◆ **Using the information**
1) Answer these questions from the Hedwig Ross text:
(a) On what date and in what place did she die?
(b) What event did she witness as a schoolgirl in Wellington?
(c) What degree did she graduate with in 1920?
2) Rewrite the Hedwig Ross text from "In 1920, when" up to and including "University of Sydney.", substituting "gifted" for every "brilliant".

Hedwig Ross


Hedwig "Hettie" Ross was a New Zealand-born Australian educator and political activist. She was a founding member of the Communist Party of New Zealand and a leader of the Australian Militant Woman's Group, a department of the Communist Party of Australia, and edited several Australian political publications including the Young Communist. Throughout her career, she was an advocate for the children of the poor, and argued for the centrality of education in raising their position in society. She died 26 October 1971 at Mortdale, Sydney.

Early life

Hedwig Ross was born Hedwig Weitzel on 17 September 1900 in New Zealand to German immigrants Friedrich Gustav Weitzel and Maria Weitzel née Benninghoven; they had three children born in Sydney 1888–1891.
As a schoolgirl in Wellington she witnessed the 1913 Great Strike of New Zealand, where workers from several industries protested against working conditions and unfair dismissals.
In 1920, when she was only nineteen years old, she graduated from Wellington Girls' College after two years study with a Bachelor of Arts in Economics and Philosophy, due to her extraordinary intellect. Future New Zealand Prime Minister Peter Fraser said in the New Zealand House of Representatives in 1921 that "she was wonderfully brilliant—brilliant enough to graduate before reaching the age of twenty." She would later return to receive a Diploma of Education at the University of Sydney.

Stored items:
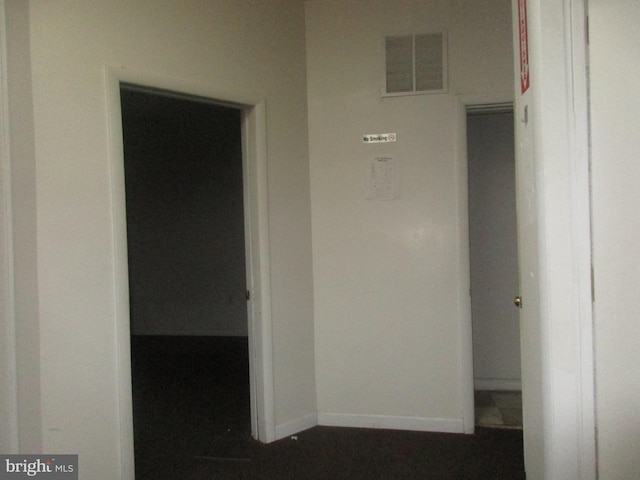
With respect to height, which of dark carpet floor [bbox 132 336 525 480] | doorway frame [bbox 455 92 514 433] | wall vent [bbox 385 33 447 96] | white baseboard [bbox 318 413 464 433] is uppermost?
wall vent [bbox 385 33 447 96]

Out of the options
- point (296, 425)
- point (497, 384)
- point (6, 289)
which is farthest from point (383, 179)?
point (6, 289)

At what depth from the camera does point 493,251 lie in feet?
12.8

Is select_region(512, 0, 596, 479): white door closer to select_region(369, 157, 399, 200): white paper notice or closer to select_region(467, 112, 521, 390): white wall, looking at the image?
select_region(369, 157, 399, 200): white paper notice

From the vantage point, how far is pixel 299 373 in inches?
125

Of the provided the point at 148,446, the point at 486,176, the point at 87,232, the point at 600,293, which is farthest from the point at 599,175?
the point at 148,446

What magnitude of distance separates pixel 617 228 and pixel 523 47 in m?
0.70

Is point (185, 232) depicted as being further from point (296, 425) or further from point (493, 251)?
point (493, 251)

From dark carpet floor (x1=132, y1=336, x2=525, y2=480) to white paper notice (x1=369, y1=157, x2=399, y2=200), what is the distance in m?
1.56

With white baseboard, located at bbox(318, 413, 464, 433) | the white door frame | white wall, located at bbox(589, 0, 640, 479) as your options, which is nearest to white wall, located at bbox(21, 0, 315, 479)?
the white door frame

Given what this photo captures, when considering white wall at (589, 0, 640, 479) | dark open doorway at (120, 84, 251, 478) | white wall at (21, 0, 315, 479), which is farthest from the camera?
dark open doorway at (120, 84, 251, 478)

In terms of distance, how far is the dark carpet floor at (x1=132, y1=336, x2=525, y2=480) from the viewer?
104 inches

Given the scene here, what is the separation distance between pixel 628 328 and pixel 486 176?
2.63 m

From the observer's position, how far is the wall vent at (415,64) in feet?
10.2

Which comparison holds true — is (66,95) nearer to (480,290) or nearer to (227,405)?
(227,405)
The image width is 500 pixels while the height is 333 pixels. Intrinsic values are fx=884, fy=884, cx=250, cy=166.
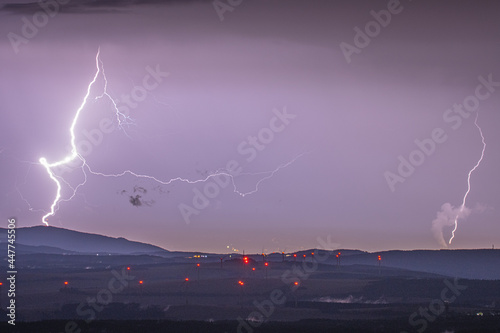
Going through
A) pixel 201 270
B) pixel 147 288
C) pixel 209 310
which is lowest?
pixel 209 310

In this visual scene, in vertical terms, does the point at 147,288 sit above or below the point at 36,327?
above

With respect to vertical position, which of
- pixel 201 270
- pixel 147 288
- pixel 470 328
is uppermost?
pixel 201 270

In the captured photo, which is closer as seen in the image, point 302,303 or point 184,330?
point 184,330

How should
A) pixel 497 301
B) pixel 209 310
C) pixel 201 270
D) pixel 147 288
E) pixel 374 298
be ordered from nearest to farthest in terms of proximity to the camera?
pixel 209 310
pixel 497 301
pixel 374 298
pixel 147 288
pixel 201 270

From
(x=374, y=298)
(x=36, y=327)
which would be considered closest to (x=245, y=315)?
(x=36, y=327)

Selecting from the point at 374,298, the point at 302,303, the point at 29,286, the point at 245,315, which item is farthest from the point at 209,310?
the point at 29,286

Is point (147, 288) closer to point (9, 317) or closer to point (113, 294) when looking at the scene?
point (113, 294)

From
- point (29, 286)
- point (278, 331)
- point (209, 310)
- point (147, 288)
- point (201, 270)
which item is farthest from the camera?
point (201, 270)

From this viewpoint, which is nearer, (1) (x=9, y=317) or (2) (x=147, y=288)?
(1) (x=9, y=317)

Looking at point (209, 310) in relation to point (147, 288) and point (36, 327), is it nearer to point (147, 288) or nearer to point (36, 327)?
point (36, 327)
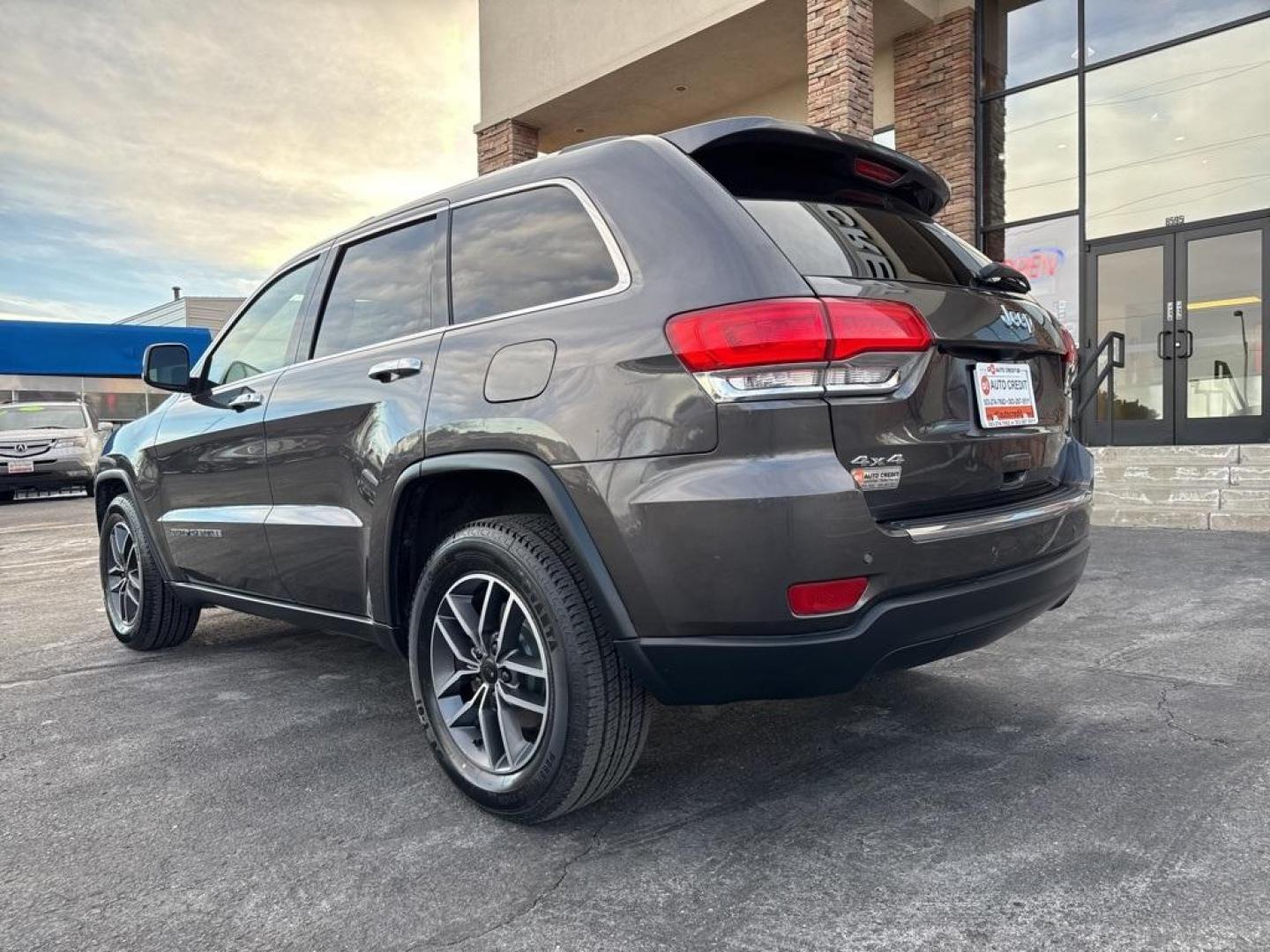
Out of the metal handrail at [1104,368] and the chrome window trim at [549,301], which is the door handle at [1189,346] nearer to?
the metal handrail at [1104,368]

◆ **Answers given**
1)
(a) 26 October 1971, at Mortdale, Sydney.
(b) The 1913 Great Strike of New Zealand.
(c) A Bachelor of Arts in Economics and Philosophy.

2)
In 1920, when she was only nineteen years old, she graduated from Wellington Girls' College after two years study with a Bachelor of Arts in Economics and Philosophy, due to her extraordinary intellect. Future New Zealand Prime Minister Peter Fraser said in the New Zealand House of Representatives in 1921 that "she was wonderfully gifted—gifted enough to graduate before reaching the age of twenty." She would later return to receive a Diploma of Education at the University of Sydney.